In short, even if we neglect the devastation caused by the delay in the introduction of the new currency (something Argentina did not have to worry about), the new currency will be debased ever so quickly due to this bifurcation, leading to hyperinflation and the loss of most of the competitive gains we might have hoped for from the devaluation.
3rd difference: Greece is perfectly capable of poisoning the water it is swimming in (Europe)
When Argentina defaulted and broke the peg, the ill effects on its trading partners (China, Brazil etc.), as well as on the broader macro-economy in which it was functioning, were negligible. If Greece leaves the euro, however, the results will most certainly prove catastrophic for our ‘economic ecology’, and in a never-ending circle of negative back, will bite our struggling nation back.
To begin with, Greece must exit not only the Eurozone but also the European Union. This is non-negotiable and unavoidable. For if the Greek state is effectively to confiscate the few euros a citizen has in her bank account and turn them into drachmas of diminishing value, she will be able to take the Greek government to the European Courts and win outright. Additionally, the Greek state will have to introduce border and capital controls to prevent the export of its citizens euro-savings. Thus, Greece will have to get out of the European Union.
Setting aside the domestic ramifications over loss of agricultural subsidies, structural funds and possibly trade (following the possible introduction of trade barriers between Greece and the EU), the effects on the rest of the Eurozone will also be cataclysmic. Spain, already in a black hole, will see its GDP shrink by more than Greece’s current deflationary record rate, interest rate spreads will tend to 20% in Ireland and in Italy and, before long, Germany will decide to call it a day, bailing itself out (in unison with other sur countries). This chain of events will cause a bitter recession in the sur countries clustered around Germany, whose currency will appreciate through the roof, while the rest of Europe will sink into the mire of stagflation.
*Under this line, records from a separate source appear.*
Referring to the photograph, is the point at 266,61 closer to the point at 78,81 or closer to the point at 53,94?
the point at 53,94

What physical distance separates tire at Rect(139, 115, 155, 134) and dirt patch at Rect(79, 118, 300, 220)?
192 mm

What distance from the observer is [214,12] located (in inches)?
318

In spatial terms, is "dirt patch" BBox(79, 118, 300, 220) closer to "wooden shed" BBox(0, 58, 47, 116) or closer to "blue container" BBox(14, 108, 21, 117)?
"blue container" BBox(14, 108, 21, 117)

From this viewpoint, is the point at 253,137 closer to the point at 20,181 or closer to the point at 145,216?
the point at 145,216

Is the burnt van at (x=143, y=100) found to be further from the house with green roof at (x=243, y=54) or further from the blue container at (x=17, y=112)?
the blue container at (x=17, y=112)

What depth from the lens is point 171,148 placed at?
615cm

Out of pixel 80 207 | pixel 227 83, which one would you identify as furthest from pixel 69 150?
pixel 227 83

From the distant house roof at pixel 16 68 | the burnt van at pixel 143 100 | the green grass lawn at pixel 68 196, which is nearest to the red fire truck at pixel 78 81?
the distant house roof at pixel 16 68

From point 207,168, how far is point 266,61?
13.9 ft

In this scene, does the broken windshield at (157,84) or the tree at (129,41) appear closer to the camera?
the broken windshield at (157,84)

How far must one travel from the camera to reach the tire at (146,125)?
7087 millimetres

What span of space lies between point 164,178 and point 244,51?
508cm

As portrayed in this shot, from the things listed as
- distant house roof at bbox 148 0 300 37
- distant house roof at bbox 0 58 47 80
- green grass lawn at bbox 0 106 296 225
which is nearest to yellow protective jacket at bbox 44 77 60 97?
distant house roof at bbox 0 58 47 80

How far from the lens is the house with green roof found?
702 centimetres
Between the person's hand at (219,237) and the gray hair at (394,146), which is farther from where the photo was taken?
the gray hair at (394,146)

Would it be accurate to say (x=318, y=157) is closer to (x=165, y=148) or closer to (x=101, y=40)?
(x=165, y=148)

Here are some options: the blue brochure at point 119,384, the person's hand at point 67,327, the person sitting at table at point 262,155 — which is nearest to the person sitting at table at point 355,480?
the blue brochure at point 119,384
How good will this environment be for Greece? I submit it to you, dear reader, that the answer is: Not good at all!
Now Greece might manage a “dirty exit” from the bailout and fly naked after the deadline of February 28. And it might manage to eke out more from its dwindling fiscal resources via using tax anticipation notes for some internal expenditures. But its request for bailout money and the leaks and statements around it strongly suggest that Greece can’t last for a couple of months, which is what it would need to begin to make political inroads and dent the image of Troika invulnerability. And as we also discussed, there is the not-trivial possibility that the ECB would terminate the now-critically important banking system backstop, the ELA, or impose conditions that would box in Greece. So the ECB has yet another powerful weapon that it has yet to deploy.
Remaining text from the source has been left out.